__QUOTED PASSAGE__:
The Top Walled Garden has been designed to reinterpret the wave patterns of the sea imitated by the contrasting foliage of silver-leaved Tulbaghia violacea ‘Silver Lace’ and the dark green of Parahebe ‘Porlock’. The stylised shapes of the pattern come from the windows of the Lady Chapel, seen from the South Terrace of the Castle where visitors can best view the design.
The conspicuous space of the Middle Walled Garden has recently been planted using a series of prairie-type plants. On the strength of the wave pattern in the Top Walled Garden, Michael decided to use a wave pattern here too. From above, the series of alternating stripes mimic another form of the rhythmic pattern of waves; specifically a reference to how successive waves lap the shore. And just like the Top Walled Garden, the contrast of foliage as opposed to flowers, is the main device employed to emphasise the pattern seen from above.
To the east and west, the Walled Garden is flanked by tiered terraces. The East Terraces were created from granite left over after the East Wing of the Castle was built in the Victorian period. The planting is laid out in drifts using foliage and flower colours like the pink Osteospermum jucundum, vivid blue Lithodora diffusa ‘Heavenly Blue’ and orange Gazania ‘Bicton Orange’ to accentuate the difference between the grass areas and plantings. Plants such as Elegia tectorum, Agave americana, Leucodendron argenteum and Coleonema ‘Sunset Gold’ punctuate the drifts and the walls are studded with species of Aeonium, Aloe and Echeveria. In recent years the use of succulents in the walls has been deployed to prevent rot and give more planting opportunities in the terraces. The success of ‘going vertical’ is obvious by the vigour of all the succulents including a flower spike from an Aloe polyphylla, not seen flowering in the garden before.

__DATASET CONTENT__:
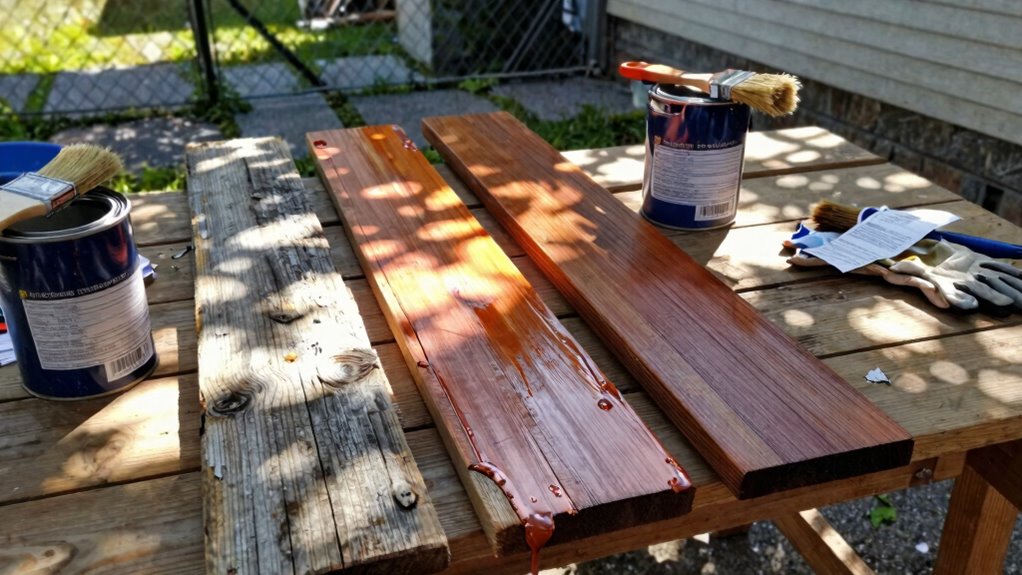 choosing wood preservative criteria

__ACTION ITEM A__:
Answer these questions using the walled garden text:
(i) Which two plants form the wave pattern in the Top Walled Garden?
(ii) What kind of plants were recently used in the Middle Walled Garden?
(iii) What material were the East Terraces created from?
__ACTION ITEM B__: List every plant that the walled garden text says punctuates the drifts on the East Terraces.
__ACTION ITEM C__: Resume the walled garden text after its last sentence and carry it further.

__TASK RESPONSE A__:
(i) Silver-leaved Tulbaghia violacea ‘Silver Lace’ and dark green Parahebe ‘Porlock’.
(ii) Prairie-type plants.
(iii) Granite left over after the East Wing of the Castle was built in the Victorian period.

__TASK RESPONSE B__: Elegia tectorum, Agave americana, Leucodendron argenteum, Coleonema ‘Sunset Gold’

__TASK RESPONSE C__:
The West Terraces have recorded temperatures as high as 100F (37.78C) and, perhaps unsurprisingly, there is an area called the Hot Bed where succulents thrive. Here too, the plantings create the area’s character using the straw-coloured grass foliage of Chionochloa rubra and yellow daisy-like flowers of Euryops chrysnthemoides as well as self-seeded (but much wanted) pink Geranium maderense and the tall blue spikes of Echium pininana.
Gardening on the edge
Between the Castle and the Garden is a rock face interrupted by narrow ledges created by the natural weathering of the exposed granite bedrock. As the garden has developed alongside the essential inspections and work to make the rock face safe, the Garden Team has turned the challenge of keeping the ledges weed-free into a planting opportunity. Gradually, as the ledges are weeded, which includes the removal of local invasive Hottentot fig, they are being planted with Aeonium cuneatum and trailing Lampranthus. Work at such a height requires roped access as well as a head for heights and an ability to use a strimmer, hand fork or trowel at any moment whilst harnessed up. Members of the Garden Team have been trained to abseil and, with the help of a local contractor; the ledges are slowly being tamed to reflect the same type and style of plantings seen in the garden below.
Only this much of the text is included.